Work required
Go through the listing and set it down exactly, leaving out its pictures.

Entries provided
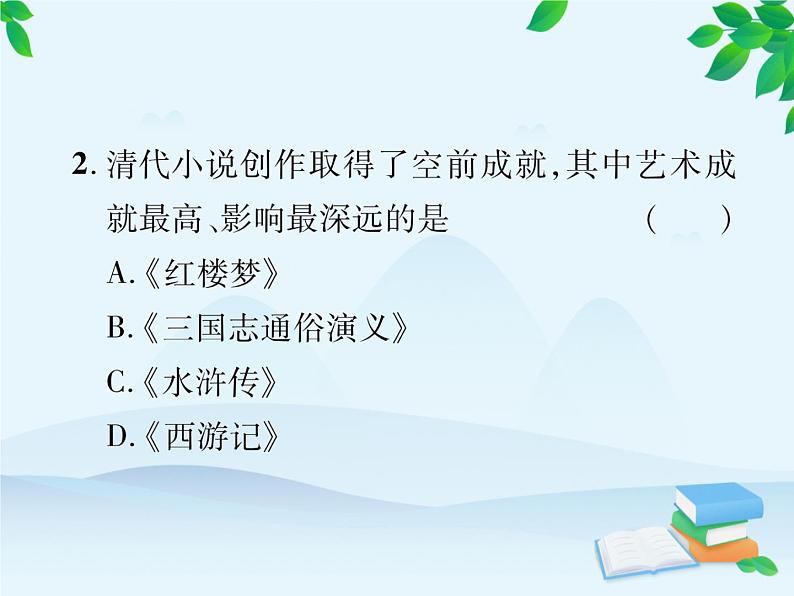 2. 清代小说创作取得了空前成就,其中艺术成就最高、影响最深远的是 (　　)

A.《红楼梦》

B.《三国志通俗演义》

C.《水浒传》

D.《西游记》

Reply
 2. 清代小说创作取得了空前成就,其中艺术成就最高、影响最深远的是 (　　)

A.《红楼梦》

B.《三国志通俗演义》

C.《水浒传》

D.《西游记》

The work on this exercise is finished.